Compte tenu de toutes les lacunes du projet CLIMAP, le Dr Tierney et son équipe ont décidé qu'il valait la peine de revoir ce problème avec des méthodes et des outils mis à jour. Grâce aux progrès de la géochimie, nous avons développé plusieurs nouvelles méthodes d'estimation des températures passées de l'eau de mer qui ne dépendent pas de la taxonomie du plancton. Ils vont des biomarqueurs sécrétés par les organismes marins aux rapports élémentaires dans les coquilles de foram. Toutes ces méthodes géochimiques ont leurs propres faiblesses et forces, tout comme les assemblages de forams, mais on espère que lorsqu'elles sont utilisées ensemble, elles peuvent aider à brosser un tableau clair des températures mondiales au cours de la dernière période glaciaire.

Emplacements des mesures géochimiques des températures de surface de la mer de la période glaciaire utilisées par Tierney et al 2020. Différentes couleurs représentent différents types de reconstructions (modifié de Tierney et al., 2020)

Le Dr Tierney et d'autres ont assimilé près d'un millier de mesures des températures de surface de la mer de la période glaciaire autour des océans mondiaux. Et bien que cela semble très impressionnant, cela n’est pas près de couvrir le globe entier. Pour combler les grands écarts entre les données, les auteurs ont alimenté un modèle climatique mondial avec des estimations de température géochimique. De cette façon, ils ont la couverture spatiale d'un modèle climatique global avec la précision des enregistrements géochimiques réalisés à partir du monde réel, le meilleur des deux mondes.

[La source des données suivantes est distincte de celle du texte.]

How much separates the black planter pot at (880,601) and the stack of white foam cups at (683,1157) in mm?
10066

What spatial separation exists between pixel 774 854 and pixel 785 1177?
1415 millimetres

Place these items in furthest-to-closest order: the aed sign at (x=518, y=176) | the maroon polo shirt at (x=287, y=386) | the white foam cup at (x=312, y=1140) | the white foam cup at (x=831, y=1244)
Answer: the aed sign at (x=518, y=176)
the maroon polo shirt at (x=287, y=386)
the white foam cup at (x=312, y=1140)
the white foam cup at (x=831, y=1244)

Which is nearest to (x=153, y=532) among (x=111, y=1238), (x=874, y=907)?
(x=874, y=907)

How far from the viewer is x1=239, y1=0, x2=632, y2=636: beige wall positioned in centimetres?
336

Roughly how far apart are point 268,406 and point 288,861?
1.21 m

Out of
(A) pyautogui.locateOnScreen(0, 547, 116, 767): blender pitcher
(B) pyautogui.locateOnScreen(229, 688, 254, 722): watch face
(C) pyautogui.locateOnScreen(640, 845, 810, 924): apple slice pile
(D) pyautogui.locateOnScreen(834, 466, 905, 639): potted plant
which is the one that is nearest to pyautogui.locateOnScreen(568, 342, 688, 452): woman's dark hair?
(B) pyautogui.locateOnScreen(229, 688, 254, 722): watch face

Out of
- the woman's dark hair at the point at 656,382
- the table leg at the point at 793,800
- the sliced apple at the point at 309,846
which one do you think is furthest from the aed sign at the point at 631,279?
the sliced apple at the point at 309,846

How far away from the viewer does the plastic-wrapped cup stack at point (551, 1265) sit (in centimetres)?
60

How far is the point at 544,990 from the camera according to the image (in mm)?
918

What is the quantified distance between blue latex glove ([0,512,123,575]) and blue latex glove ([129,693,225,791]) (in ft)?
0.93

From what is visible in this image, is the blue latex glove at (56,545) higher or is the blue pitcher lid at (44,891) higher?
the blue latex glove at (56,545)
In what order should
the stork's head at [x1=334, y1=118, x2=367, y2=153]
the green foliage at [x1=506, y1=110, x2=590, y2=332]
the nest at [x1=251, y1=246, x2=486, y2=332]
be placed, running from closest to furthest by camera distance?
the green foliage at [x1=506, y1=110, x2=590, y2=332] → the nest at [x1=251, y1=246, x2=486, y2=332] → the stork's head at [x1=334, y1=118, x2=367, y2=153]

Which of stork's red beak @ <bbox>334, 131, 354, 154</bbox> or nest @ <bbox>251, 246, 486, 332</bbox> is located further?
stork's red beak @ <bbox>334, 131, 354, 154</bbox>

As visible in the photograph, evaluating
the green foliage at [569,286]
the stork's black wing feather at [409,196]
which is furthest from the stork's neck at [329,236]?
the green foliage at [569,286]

Revisiter le refroidissement glaciaire

Alors, à quel point notre planète s'est-elle refroidie selon cette assimilation mixte de données / modèle? D'après l'article du Dr Tierney, on estime que la dernière période glaciaire était plus fraîche en moyenne d'environ 3 degrés Celsius. Il s'agit d'un signal de refroidissement beaucoup plus important que le résultat CLIMAP de 1,2 degrés Celsius. Parce que CLIMAP a en fait prédit des températures de réchauffement déraisonnables au cours de la dernière période glaciaire dans certaines parties des tropiques, ce que ce modèle / résultat de données ne montre pas, Tierney et ses coauteurs estiment que les températures moyennes plus fraîches sont encourageantes et montrent que nous progressons dans la bonne direction .

Reconstruction CLIMAP des différences de température entre la dernière période glaciaire et la période moderne. Remarquez l'orange qui se réchauffe dans certaines parties des océans Pacifique et Indien. Ces valeurs irréalistes ne sont pas présentes dans les données Tierney (Crédit image: CLIMAP)

Cet effort de combinaison de nouvelles techniques de chimie analytique et de modélisation informatique nous a permis d'obtenir une bien meilleure image de la dernière période glaciaire. Avec une ligne de base plus précise du dernier maximum glaciaire, nous pouvons commencer à étudier avec précision les différents effets du réchauffement climatique de 3 degrés Celsius, un effort qui sera crucial pour les prévisions des impacts du changement climatique aujourd'hui.

Je suis étudiant au doctorat en physique du climat et en géologie marine au MIT et à la Woods Hole Oceanographic Institution. Je souhaite utiliser des méthodes géochimiques et des modèles climatiques pour étudier les périodes de changement climatique rapide dans le passé et comprendre le rôle de l’océan dans notre système climatique. Dans mon temps libre, j'aime le tennis, les jeux de société et recréer mes plats asiatiques préférés à la maison.